Amnesty International called on President Morsy to undertake reform of police and security institutions (File photo)  Hassan Ibrahim / DNE

Amnesty International called on President Morsy to undertake reform of police and security institutions (File photo)
Hassan Ibrahim / DNE

By Adham Roshdy

Amnesty International has provided the government with a reform proposal to protect human rights in Egypt. The global human rights organisation made urged President Mohamed Morsy to undertake reform of police and security institutions during a conference at the Press Syndicate.

The conference, held on Tuesday, also launched Amnesty’s Brutality Unpunished and Unchecked report on accountability for abuses during the rule of the Supreme Council of Armed Forces (SCAF) and the Agents of Repression report which documented cases of police abuse after the regime change.

Mohammed Lotfy, researcher in Amnesty’s MENA Programme,  referred to the numbers and statistics in the reports as official, and “not just numbers”.

“These are people who sacrificed their lives and health for the sake of proceeding and achieving the goals of the 25 January revolution,” said Lotfy. Using excessive force against protesters, or killing them, does not adhere to international law, he said, adding that the use of live ammunition should always be a last resort.

Victims and families of those mentioned in the report attended the conference, where they were given the opportunity to talk about their struggle for truth and justice. “When will the president investigate in our cases, and when will he make our dreams come true?” Mary Daniel asked.

Said Haddadi, researcher at the MENA programme, discussed the Agents of Repression report. He said the goal of the report was not only to draw attention to cases of abuse.
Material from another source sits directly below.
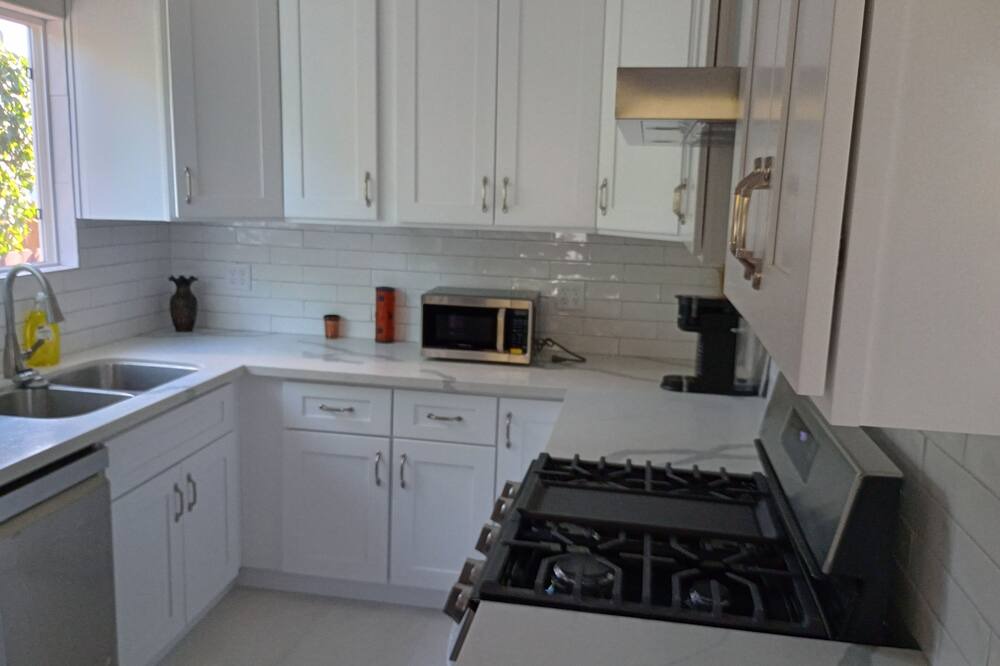 Photo of Kitchen in Culver - West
For many years the Egyptian people perceived the police as a body to be avoided, rather than an institution to resort to for protection, highlighting the need for reform of the police force.

Karim Medhat, researcher in the Criminal Justice Unit at Egyptian Initiative for Personal Rights discussed various police abuse incidents and outlined his organisation work  to provide legal assistance to families of abuse victims.
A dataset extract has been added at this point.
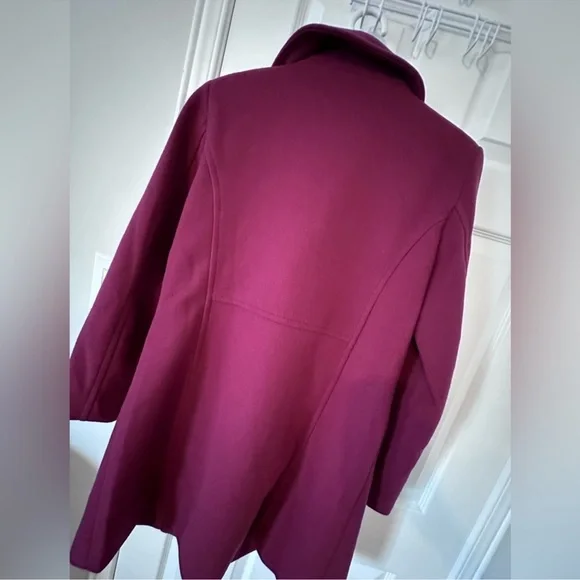 LOFT pea coat - Picture 5 of 5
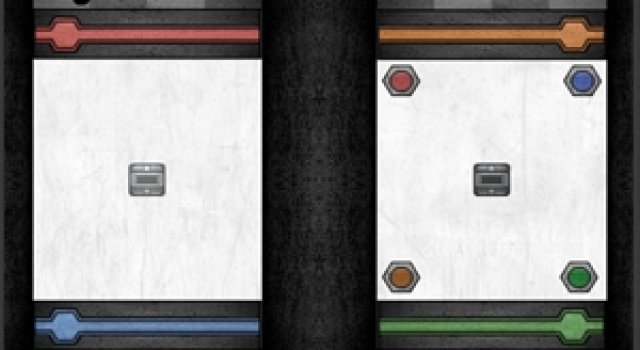 Play: Two Rooms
Hassiba Hadj Sahraoui, deputy director of Amnesty’s Middle East and North Africa (MENA) programme, said the organisation hopes to meet with the Ministry of Interior Affairs, the Ministry of Justice and the public prosecutor. “We have not yet received an answer, from the office of President Morsy, to the memorandum addressed to his office”, she said.
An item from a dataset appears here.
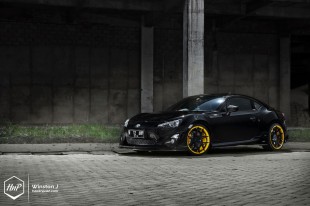 gt86bee-07 (Unmistakable Vision // Bram’s GT86 on BC Forged)
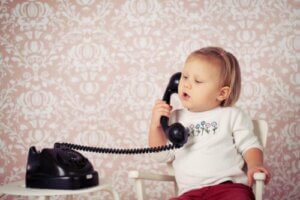 Exercises for Stimulating Language in 1- and 2-year-olds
Sahraoui was disappointed by the delayed reply from the president’s office, “because Amnesty International took action on behalf of Mohamed Morsy when he was arrested in 2006 and later in January 2011, when he was arrested again.”

Sahraoui said Amnesty also hopes the authorities will grant access to United Nation experts so they could together develop an agenda for change, having human rights at the center of the reform.

Amnesty provided Egyptian authorities with advance copies of the reports.